Topics in Comparative Studies: Common Sense: Knowledge, Experience, and Social Life
Tuesdays and Thursdays 11:10 AM - 12:30 PM, Ramseyer 166
Dorry Noyes
What does it mean when you're told to "use your common sense"? This course examines the idiom of common sense in relation to debates over the authority of knowledge, the value of practical experience, and what should be shared or shareable in social life. Our interdisciplinary exploration will start with folklore: how children (and artists) play at the border of sense and nonsense, how proverbs and other kinds of pedagogic discourse produce everyday "good sense," and how leftover formulations continue to circulate as clichés or "commonplaces," often with disruptive social consequences.

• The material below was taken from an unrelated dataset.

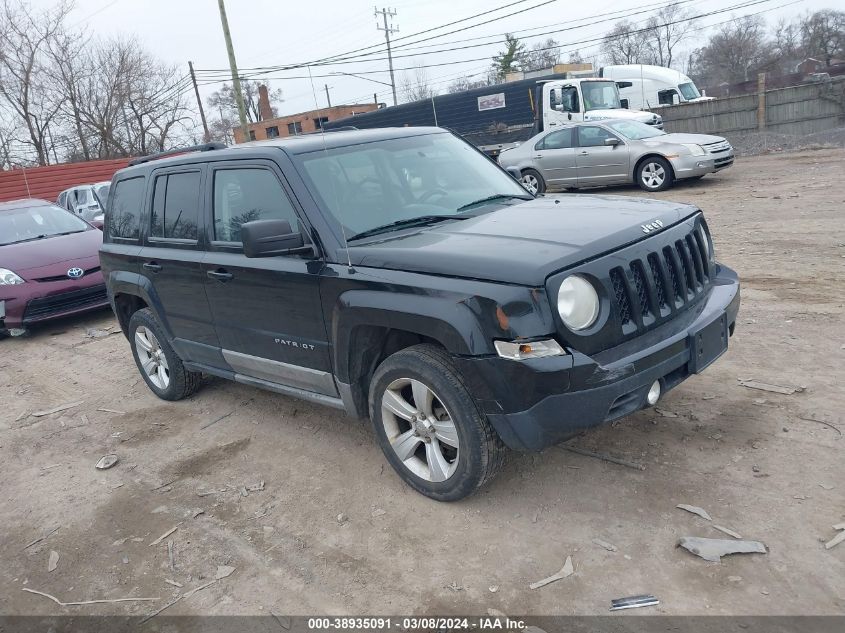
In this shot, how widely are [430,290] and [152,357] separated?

Then we'll look at debates on the relation of the senses to knowledge and the communicability of experience across sociocultural divides, thinking about consensus and dissensus as socially accomplished. We'll read about the history of common sense as a democratic, sometimes populist, political ideal that interacts with the rise of secular modernity, professionalization and expertise, race ideology, American nationalism, and technocratic politics. This will bring us to the present: division and mistrust in the age of social media, "fake news," and AI; questions about the possibility of shared understandings when social worlds fragment, interests diverge, and structures discriminate; and new imaginings of commonality (or separation) in social justice projects.
This is a graduate/undergraduate course that benefits from heterogeneity: students at all stages and with any focus are encouraged! You'll write a personal essay about your own socialization and a final paper on the "common sense" of some current issue. No exams, but active participation is expected in discussion and short writings.